United States District Court, N.D. Illinois, Eastern Division
DENNIS M. ANDERSON, Plaintiff,
ELMHURST CHEVROLET, INC. and WESTERN DIVERSIFIED SERVICES, INC., Defendants.
The opinion of the court was delivered by: JOHN GRADY, Senior District Judge
Before the court are the motions of the defendants to dismiss
the amended complaint. For the following reasons, the motion of
Elmhurst Chevrolet, Inc. is granted in part and denied in part,
and the motion of Western Diversified Services, Inc. is denied.
This is an action arising from plaintiff Dennis M. Anderson's
purchase of a Dodge Ram truck from defendant Elmhurst Chevrolet,
Inc. ("Elmhurst") and a related service contract from defendant
Western Diversified Services, Inc. ("Western").
We have already entertained various motions in this case and
issued two memorandum opinions. The first opinion dealt with
Western's motion to compel arbitration. The service contract that
plaintiff alleged (in Count I of the complaint) was breached
clearly requires that all disputes arising under the contract be submitted to arbitration. Plaintiff responded to Western's motion
by denying under oath that he signed the service contract.
Explaining that we do not understand how plaintiff can sue on a
contract he denies executing, we dismissed Count I as against
Western and indicated that should Elmhurst file a motion for
dismissal of Count I as against it, that motion would likely be
Our second memorandum opinion addressed Western's motion to
dismiss other counts of the complaint. We dismissed, with
prejudice, plaintiff's breach of implied warranty of
merchantability claim (Count II) as against Western because it
was Elmhurst, not Western, that sold plaintiff the automobile. We
also dismissed plaintiff's statutory and common-law fraud claims
(Counts IV and V) for failure to comply with Federal Rule of
Civil Procedure 9(b) and gave plaintiff leave to file an amended
Plaintiff filed an amended complaint that contains the
following claims: breach of the service contract (Count I);
breach of the implied warranty of merchantability (Count II);
revocation of acceptance (Count III); violation of the Illinois
Consumer Fraud and Deceptive Business Practices Act (the
"Consumer Fraud Act") (Count IV); and common-law fraud (Count V).

#### [SHORT EXERCISE]
Rewrite the court opinion from "United States District" up to and including "SERVICES, INC., Defendants.", substituting "Western Division" for "Eastern Division". The lines after the court opinion are not needed.

#### [COLLECTED DATA]

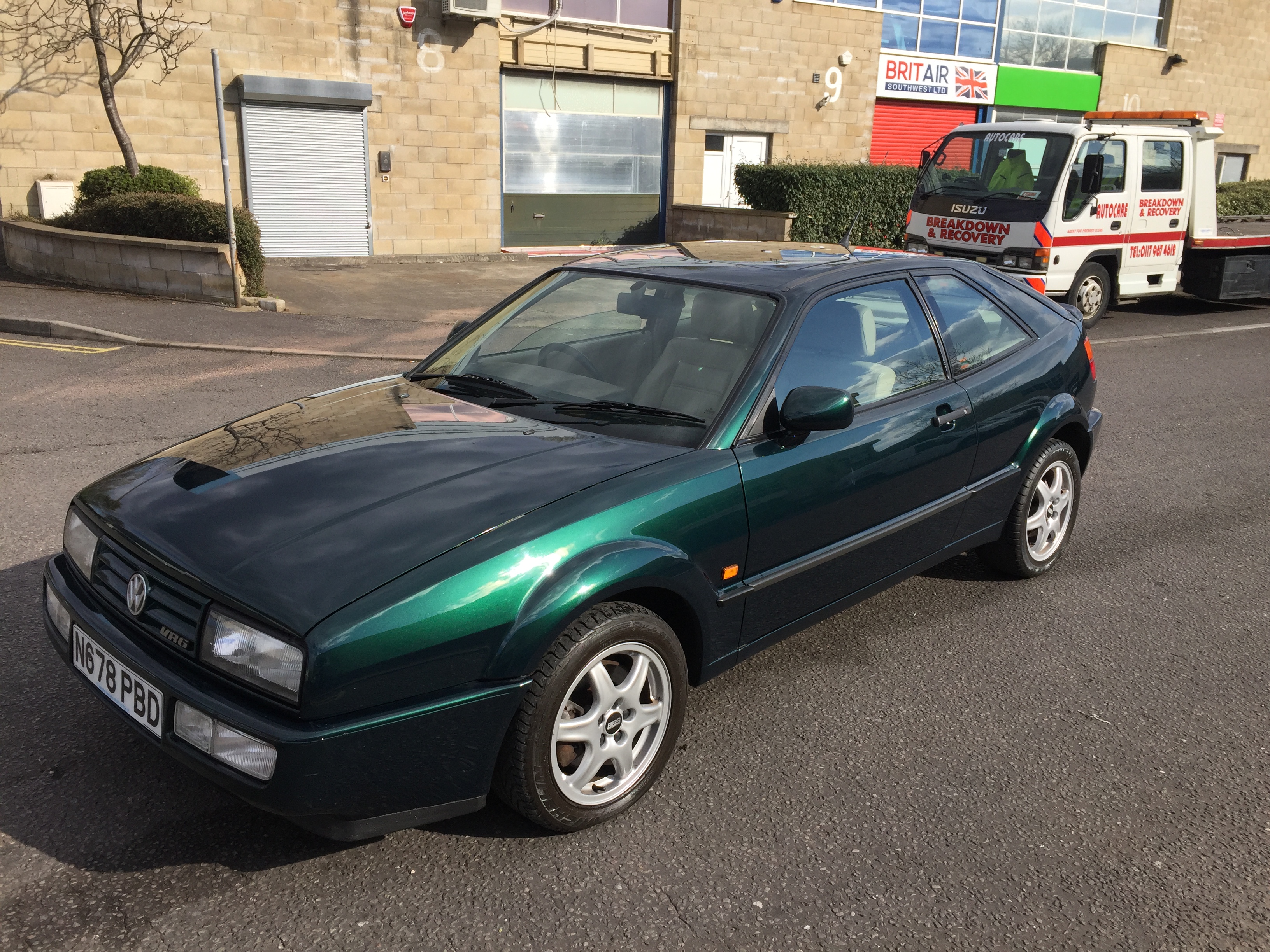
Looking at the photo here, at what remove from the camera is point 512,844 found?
9.73 ft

#### [PROBLEM SOLUTION]
United States District Court, N.D. Illinois, Western Division
DENNIS M. ANDERSON, Plaintiff,
ELMHURST CHEVROLET, INC. and WESTERN DIVERSIFIED SERVICES, INC., Defendants.